Dr Shah, would you care to estimate how much of the estimated $13bn fall in CAD is actually due to gold import suppression. Dr Rajan's speech a couple of days ago merely says "a part".
In my view, Indian people buying gold is not an irrational thing. When the CPI is running as high as 10% one is forced to look for protection against inflation.The fact is the Gold's bull run is about to come to an end. When the Gold prices (in US $ terms) starts going down massively - which will happen as soon as taper is announced - naturally buying of Gold will reduce a bit. Rather than resorting to Capital Control (as Dr Shah explains what this Gold import tax really is) just relying on market could have also yielded the desired result of reduced Gold imports, although a bit later.Gold prices in US $ terms will be below $1000 by March 2014. That is reduction of 30 percent from the price now.

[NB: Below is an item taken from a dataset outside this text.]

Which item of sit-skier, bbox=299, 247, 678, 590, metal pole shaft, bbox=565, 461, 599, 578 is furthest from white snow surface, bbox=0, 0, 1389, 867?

Why only over/under-invoicing of exports and imports? Even the remittances can be adjusted under hawala. Also, services trade such as software etc. are shady areas. You can bring in/ take out money in the guise of providing some software services and such easily. In fact, over/under invoicing of goods is difficult as customs has a robust all India level database, which it uses for valuation of goods. Services over/under invoicing is easier as the only body that certifies the value is STPI and they are barely staffed/competent to gauge the magnitude of error. However, Gold imports for domestic consumption has almost ceased for the time being, due to some stupid legal interpretations arising out of RBI circular dated August 14, 2013.